Wednesday, April 7, 2010
Eliot Ness (Costner) sets out to take down Al Capone (De Niro), with some of Capone's mobsters verses Ness's hand-picked team… The Untouchables (Smith, Garcia and Connery). Historically inaccurate. Costner's voice is emotionless as usual, while Connery's is like he's still playing James Bond; both of their voices are annoying and distracting. De Palma's "dazzling" direction, ceiling shots for example, are unnecessary; as if De Palma is more concerned about impressing the Academy than telling the story. Smith and Garcia do their job, but nothing fancy. De Niro delivers a surprising unmemorable performance as the notorious Capone. The film itself is overly-theatrical for what it is, what it needs to be and what it should be. But despite all these flaws, none of them are fatal. Fast-paced from beginning to end, every moment enjoyable.

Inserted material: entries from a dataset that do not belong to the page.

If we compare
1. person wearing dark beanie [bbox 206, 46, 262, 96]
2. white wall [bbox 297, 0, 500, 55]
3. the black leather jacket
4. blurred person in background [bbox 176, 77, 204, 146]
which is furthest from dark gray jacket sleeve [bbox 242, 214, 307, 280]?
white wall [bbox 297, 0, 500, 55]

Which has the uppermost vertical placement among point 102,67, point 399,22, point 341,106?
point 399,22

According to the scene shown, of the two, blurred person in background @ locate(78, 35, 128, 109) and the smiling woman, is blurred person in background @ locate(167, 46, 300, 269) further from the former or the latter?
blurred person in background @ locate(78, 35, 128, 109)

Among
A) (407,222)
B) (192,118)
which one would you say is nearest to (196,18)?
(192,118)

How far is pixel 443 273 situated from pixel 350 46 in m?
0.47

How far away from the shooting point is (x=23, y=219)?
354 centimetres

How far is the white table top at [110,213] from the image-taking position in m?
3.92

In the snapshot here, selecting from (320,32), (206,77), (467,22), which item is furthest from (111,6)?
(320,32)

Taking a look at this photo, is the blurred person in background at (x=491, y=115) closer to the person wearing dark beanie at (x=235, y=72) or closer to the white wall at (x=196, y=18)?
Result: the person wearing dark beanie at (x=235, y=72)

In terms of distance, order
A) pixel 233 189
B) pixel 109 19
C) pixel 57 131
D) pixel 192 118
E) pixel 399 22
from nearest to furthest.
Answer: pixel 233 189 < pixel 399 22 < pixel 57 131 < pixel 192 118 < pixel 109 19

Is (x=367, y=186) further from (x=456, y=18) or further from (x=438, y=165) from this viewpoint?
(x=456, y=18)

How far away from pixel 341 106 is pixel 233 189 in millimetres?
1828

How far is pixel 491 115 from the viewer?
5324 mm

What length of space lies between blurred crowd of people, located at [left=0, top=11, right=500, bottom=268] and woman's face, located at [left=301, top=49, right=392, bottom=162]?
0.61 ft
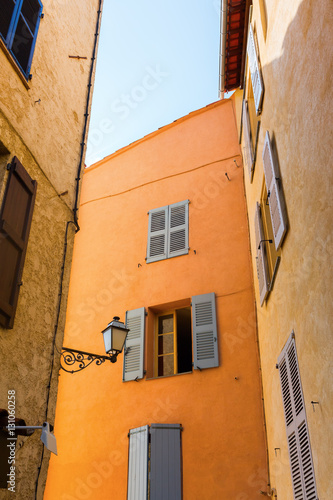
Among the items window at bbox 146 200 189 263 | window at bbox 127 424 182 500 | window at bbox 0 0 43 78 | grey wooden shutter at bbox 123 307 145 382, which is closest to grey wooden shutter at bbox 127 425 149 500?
window at bbox 127 424 182 500

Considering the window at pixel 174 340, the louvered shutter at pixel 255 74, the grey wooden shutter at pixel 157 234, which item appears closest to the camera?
the louvered shutter at pixel 255 74

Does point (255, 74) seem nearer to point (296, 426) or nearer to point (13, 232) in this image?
point (13, 232)

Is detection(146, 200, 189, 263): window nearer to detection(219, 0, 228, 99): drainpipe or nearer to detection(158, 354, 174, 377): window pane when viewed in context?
detection(158, 354, 174, 377): window pane

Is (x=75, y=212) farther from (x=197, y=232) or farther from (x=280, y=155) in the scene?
(x=197, y=232)

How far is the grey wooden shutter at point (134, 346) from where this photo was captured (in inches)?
332

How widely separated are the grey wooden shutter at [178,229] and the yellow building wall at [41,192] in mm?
3216

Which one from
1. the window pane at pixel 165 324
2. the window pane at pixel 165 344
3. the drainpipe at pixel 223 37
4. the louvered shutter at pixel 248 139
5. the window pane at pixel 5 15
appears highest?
the drainpipe at pixel 223 37

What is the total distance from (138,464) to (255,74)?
20.1ft

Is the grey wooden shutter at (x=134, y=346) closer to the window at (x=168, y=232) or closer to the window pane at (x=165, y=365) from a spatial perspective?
the window pane at (x=165, y=365)

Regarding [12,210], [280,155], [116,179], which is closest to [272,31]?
[280,155]

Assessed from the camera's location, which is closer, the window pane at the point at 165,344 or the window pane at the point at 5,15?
the window pane at the point at 5,15

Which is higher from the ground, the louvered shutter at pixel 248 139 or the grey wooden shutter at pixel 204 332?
the louvered shutter at pixel 248 139

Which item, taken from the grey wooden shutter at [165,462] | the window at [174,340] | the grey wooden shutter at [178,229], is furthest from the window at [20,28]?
the grey wooden shutter at [165,462]

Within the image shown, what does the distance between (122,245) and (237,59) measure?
442 centimetres
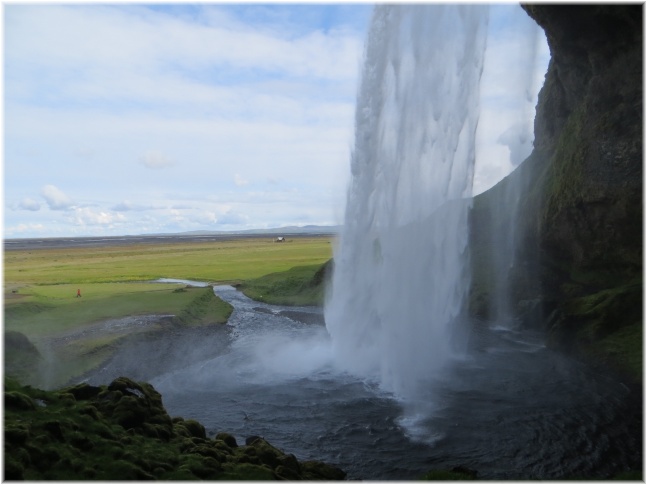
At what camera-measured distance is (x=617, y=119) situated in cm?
3412

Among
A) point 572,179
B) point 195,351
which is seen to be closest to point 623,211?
point 572,179

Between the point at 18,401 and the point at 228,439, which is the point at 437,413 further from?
the point at 18,401

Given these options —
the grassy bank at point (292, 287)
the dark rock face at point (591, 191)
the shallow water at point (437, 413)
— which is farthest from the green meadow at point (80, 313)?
the dark rock face at point (591, 191)

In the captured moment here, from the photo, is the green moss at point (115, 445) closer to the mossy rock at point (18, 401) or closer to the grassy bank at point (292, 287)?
the mossy rock at point (18, 401)

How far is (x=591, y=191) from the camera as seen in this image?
3581 cm

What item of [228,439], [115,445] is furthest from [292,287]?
[115,445]

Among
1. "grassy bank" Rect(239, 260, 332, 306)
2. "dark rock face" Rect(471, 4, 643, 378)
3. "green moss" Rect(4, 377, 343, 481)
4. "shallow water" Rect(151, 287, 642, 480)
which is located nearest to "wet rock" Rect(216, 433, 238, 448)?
"green moss" Rect(4, 377, 343, 481)

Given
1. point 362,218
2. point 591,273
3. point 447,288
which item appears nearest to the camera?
point 362,218

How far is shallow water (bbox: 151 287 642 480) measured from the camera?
18.6 metres

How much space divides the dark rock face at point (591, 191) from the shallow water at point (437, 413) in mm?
4859

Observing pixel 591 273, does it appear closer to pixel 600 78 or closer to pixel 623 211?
pixel 623 211

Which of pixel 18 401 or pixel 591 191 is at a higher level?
pixel 591 191

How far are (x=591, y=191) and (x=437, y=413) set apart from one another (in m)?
21.7

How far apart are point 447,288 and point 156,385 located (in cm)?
1981
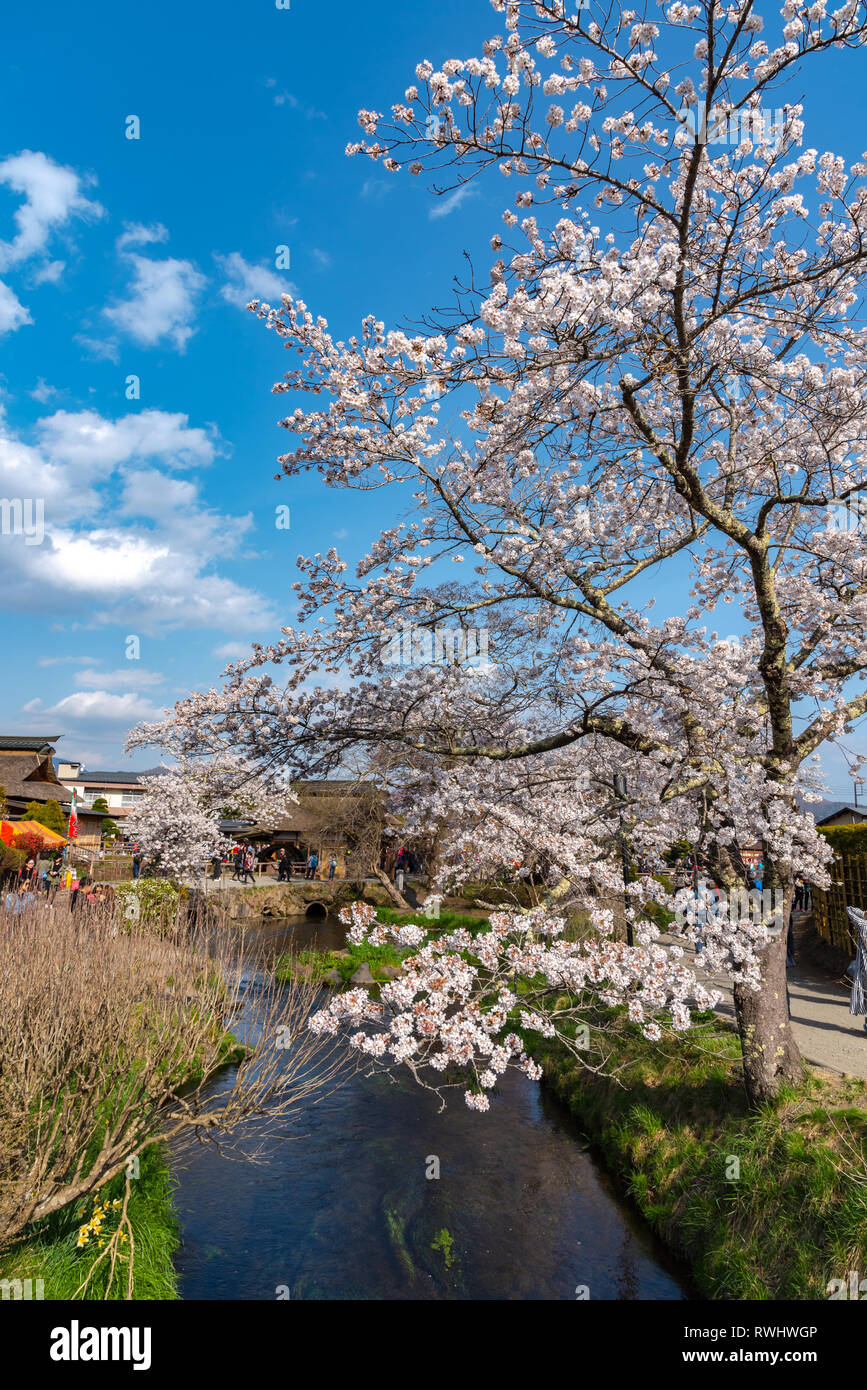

From the first line of "…why, since it would seem that you are in effect the Mayor of Chicago, you're not simply being appointed to that position," to the final line of "I think I'll have a drink", it's a remarkable and unforgettable film with several great scenes. The chemistry with all The Untouchable is… well… untouchable.
Fletcher Reede (Carrey) is a fast track lawyer who continuously turns down his son Max (Cooper). When Fletcher stands Max up at his birthday party, Max makes a birthday wish that just for one day his father can't tell a lie. Carrey goes the extra mile, with his witty courtroom remarks and Looney Tunes body language; his performance is consistent, and it doesn't ware thin. Cooper falls into the category of the "Annoying Hollywood child actor". The movie doesn't go without other flaws, but the climax and the conclusion are by far the worst--they're over-the-top and unrealistic, even for THIS! Cary Elwes does a fantastic job in a supporting role as Fletcher's ex-wife's (Tierney) new goober love-interest.
Friday, April 2, 2010
Based on the Danish film "Brødre" and inspired by Homer's "The Odyssey", about two tough brothers on opposite ends of the spectrum. One, an honorable marine. The other, an ex-con. As Tommy (Gyllenhaal) is released from prison, his older brother Sam (Mcguire) prepares for a tour in Afghanistan. After a helicopter crash, Sam is presumed dead, and Tommy tries to better himself by watching over his brother's wife and two girls. However, Sam survives, and after making a life-altering narrow escape from imprisonment, he is sent back home. But Sam suspects his brother of something more than just watching over his family. Wonderfully structured, similarly to "The Deer Hunter", and the relationships with all seven of the family members is flawlessly orchestrated. Mcguire especially demonstrates himself as an actor with many faces. Sad, but also inspiring.